*Exercise*
Reproduce the passage of the furnace fan thread starting at "## coaly (Jun" and ending at "furnace control board.", swapping "furnace control board" for "furnace circuit board".

# Wiring to run furnace fan only



## SaintFrag (Apr 12, 2018)

Furnace:  Frigidaire FG6RC 060C-12a (903045F)
Thermostat:  Honeywell RTH230b - owner's manual​
I poked around the internet and can't seem to find anything to aid in my ignorance.  Perhaps it's lack of sleep from a newborn, so bear with me.

I often have a desire to circulate the air in the house due to temperature differentials between floors.  For instance, last night it was 76 upstairs due to the beautiful sunshine, but 67 downstairs.  The furnace has 5 low voltage terminals as does the thermostat.  They're wired 1:1, meaning R to R, W to W, etc.  I attempted turning the thermostat to cooling mode, dropping the desired temperature down, and turning the fan from Auto to On.  No dice.

How would I adjust the wiring to allow the furnace fan to be run by itself?

Thank you!


----------



## Ludlow (Jun 4, 2018)

Does the furnace have a control board or is it an older unit?


----------



## coaly (Jun 5, 2018)

When the fan control is in auto, the fan should run automatically as needed. When "On" is selected it should run continuously in the* heat mode only.*

In your manual, page 33 gives heat and cool modes, (has delay turning on and off) page 34 gives fan only mode;

Fan Mode:

1. On a call for fan operation, the thermostat
applies 24 VAC to the G terminal on the
furnace control board.

2. The circulating air blower is energized immediately on the heating speed.

3. If the furnace is operated in the continuous
ON position at the thermostat and is then
switched to AUTO, the circulating blower
will operate for a specified delay (factory set
at 120 seconds)

Simple low voltage connections are as follows;
So to troubleshoot fan only operation, make sure you have 24 volts at the *green* wire from t-stat to circuit board for fan only operation.

*White* is 24 volts with a call for heat, and *green and yellow* is 24 volts when a call for cool to turn on compressor.

*Red* is common, so measure between red and green, (fan) or red and white, (heat) or red and yellow (cool) at the board.

This will start you at page 33 giving you what the other t-stat wires do. (4 used for heat and cool)
https://www.manualslib.com/manual/112920/Nordyne-G6rc-90Plus.html?page=33#manual


----------

*Dataset excerpt*
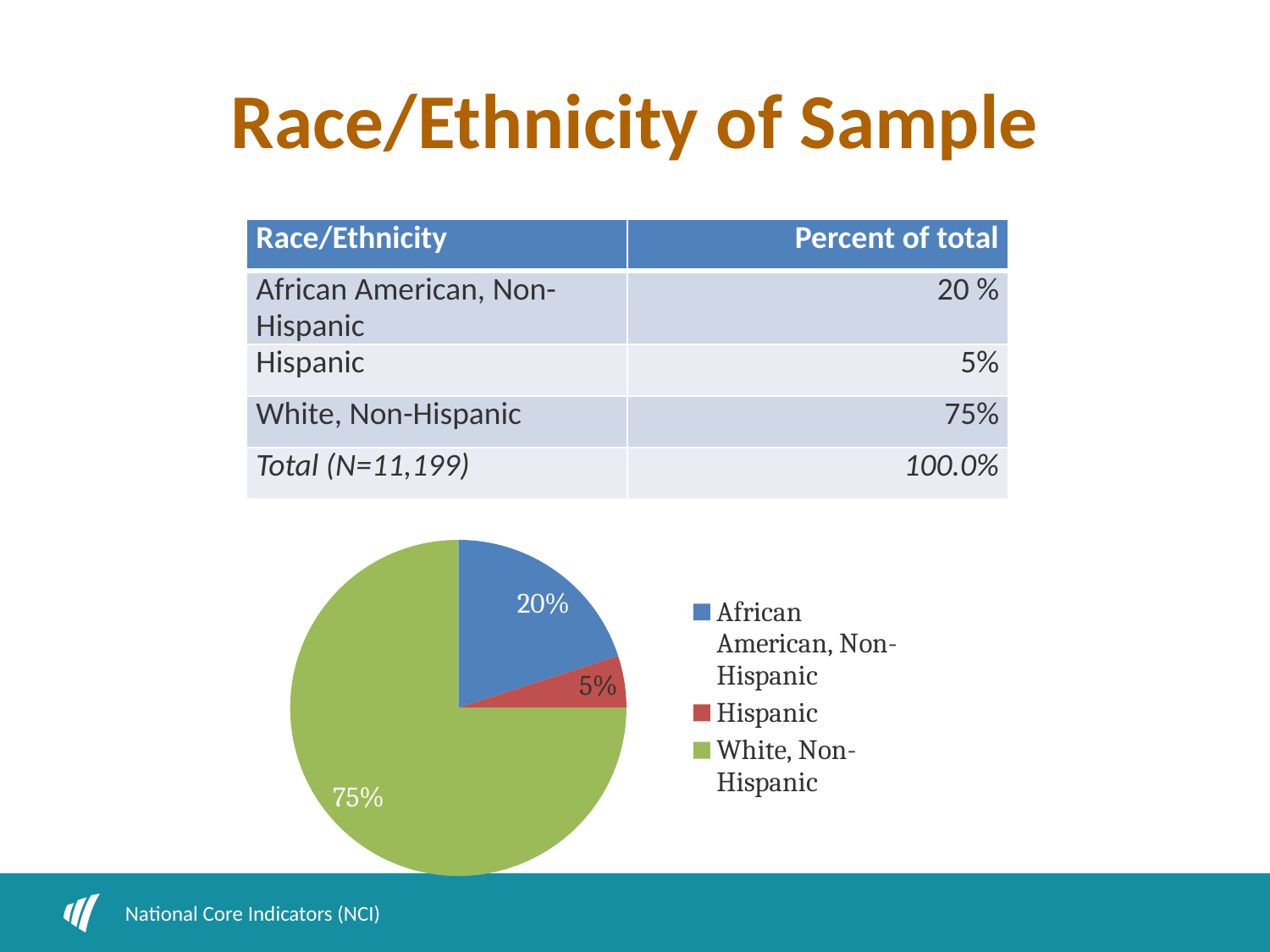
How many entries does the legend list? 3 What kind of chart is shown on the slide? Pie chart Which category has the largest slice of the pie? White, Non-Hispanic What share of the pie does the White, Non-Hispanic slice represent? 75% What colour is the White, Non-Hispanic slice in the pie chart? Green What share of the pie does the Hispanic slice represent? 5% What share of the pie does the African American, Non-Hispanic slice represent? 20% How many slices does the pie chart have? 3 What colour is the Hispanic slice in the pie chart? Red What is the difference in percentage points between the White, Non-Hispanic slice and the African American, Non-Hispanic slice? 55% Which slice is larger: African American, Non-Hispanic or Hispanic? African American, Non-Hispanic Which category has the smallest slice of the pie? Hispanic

*Task response*
## coaly (Jun 5, 2018)

When the fan control is in auto, the fan should run automatically as needed. When "On" is selected it should run continuously in the* heat mode only.*

In your manual, page 33 gives heat and cool modes, (has delay turning on and off) page 34 gives fan only mode;

Fan Mode:

1. On a call for fan operation, the thermostat
applies 24 VAC to the G terminal on the
furnace circuit board.